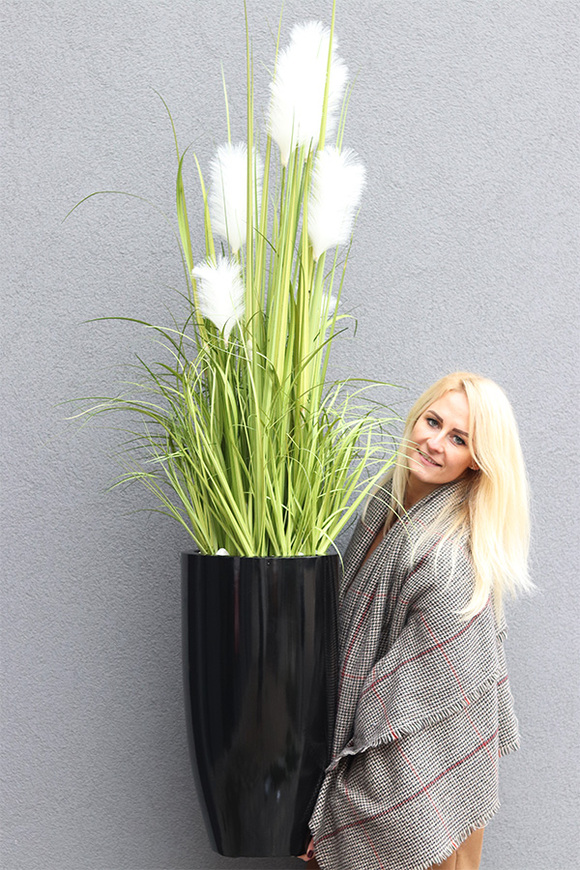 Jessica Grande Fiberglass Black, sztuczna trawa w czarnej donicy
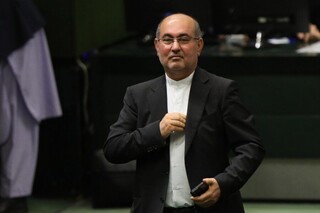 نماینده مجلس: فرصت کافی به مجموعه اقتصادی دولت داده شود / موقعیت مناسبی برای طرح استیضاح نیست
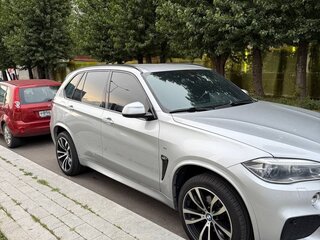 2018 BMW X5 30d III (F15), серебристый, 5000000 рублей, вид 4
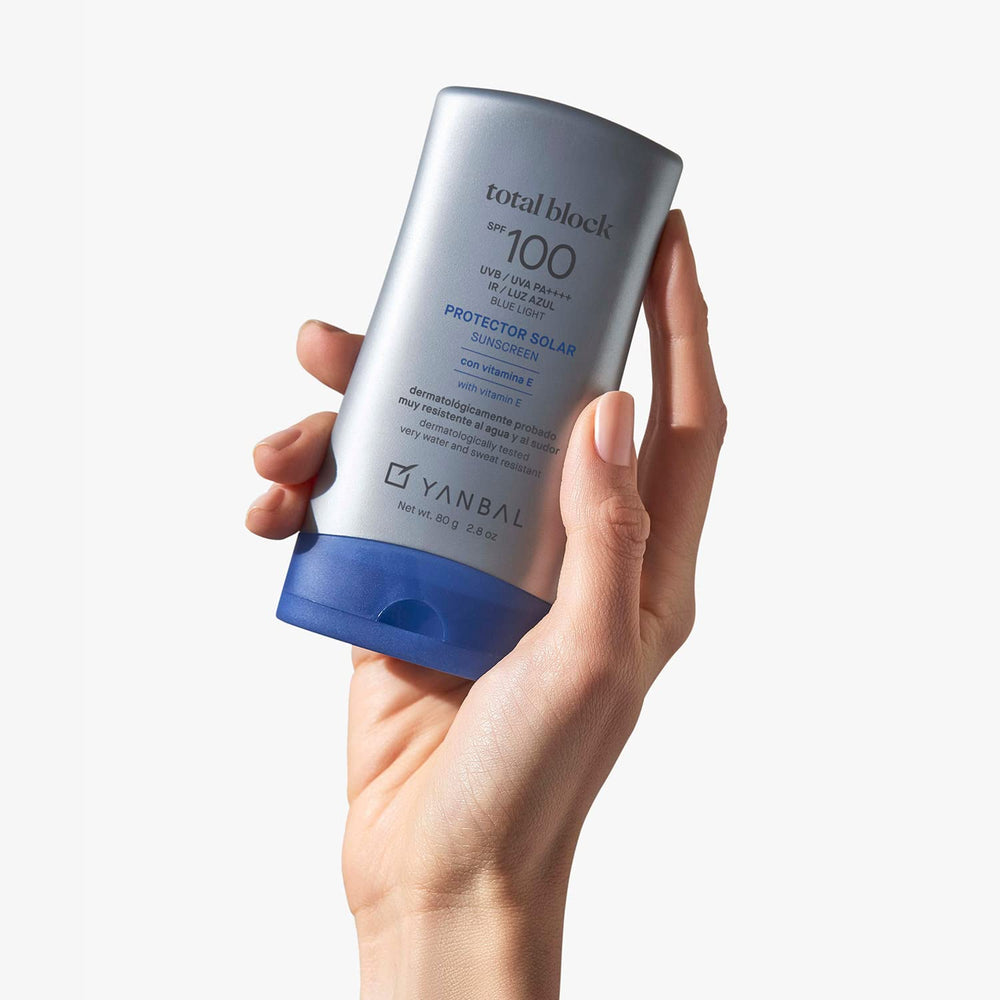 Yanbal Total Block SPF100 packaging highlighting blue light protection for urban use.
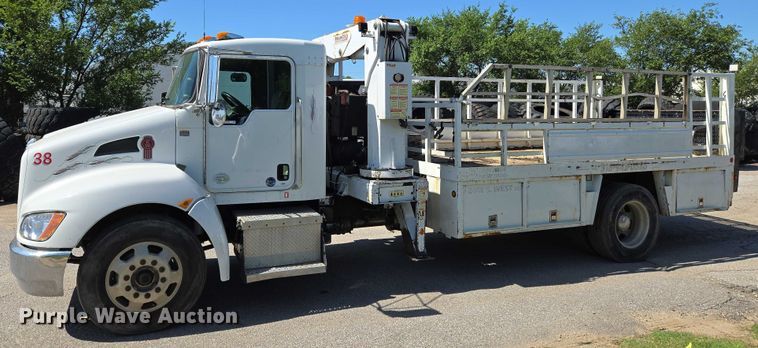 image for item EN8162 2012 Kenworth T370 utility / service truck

-- -- --

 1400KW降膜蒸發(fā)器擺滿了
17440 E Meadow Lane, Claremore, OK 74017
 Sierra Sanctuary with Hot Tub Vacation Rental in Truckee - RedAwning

-- -- --

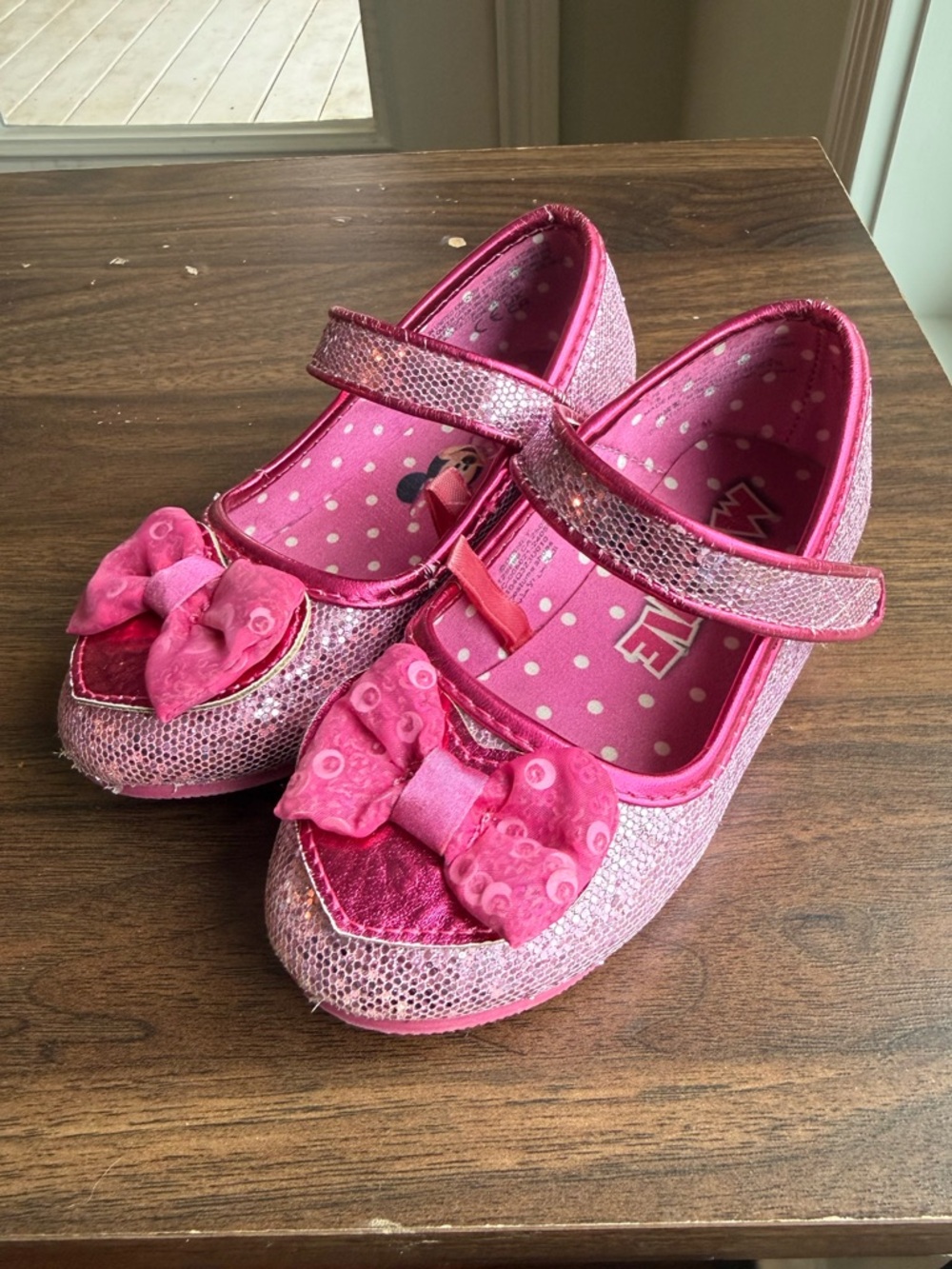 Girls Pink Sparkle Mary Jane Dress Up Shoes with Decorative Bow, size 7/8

-- -- --

WHAT IS EXPECTED:
From the material above, copy exactly the lines between the line holding "17440 E Meadow Lane, Claremore, OK 74017" and the line holding "Sierra Sanctuary with", inclusive, and only those.

FINAL ANSWER:
17440 E Meadow Lane, Claremore, OK 74017
 Sierra Sanctuary with Hot Tub Vacation Rental in Truckee - RedAwning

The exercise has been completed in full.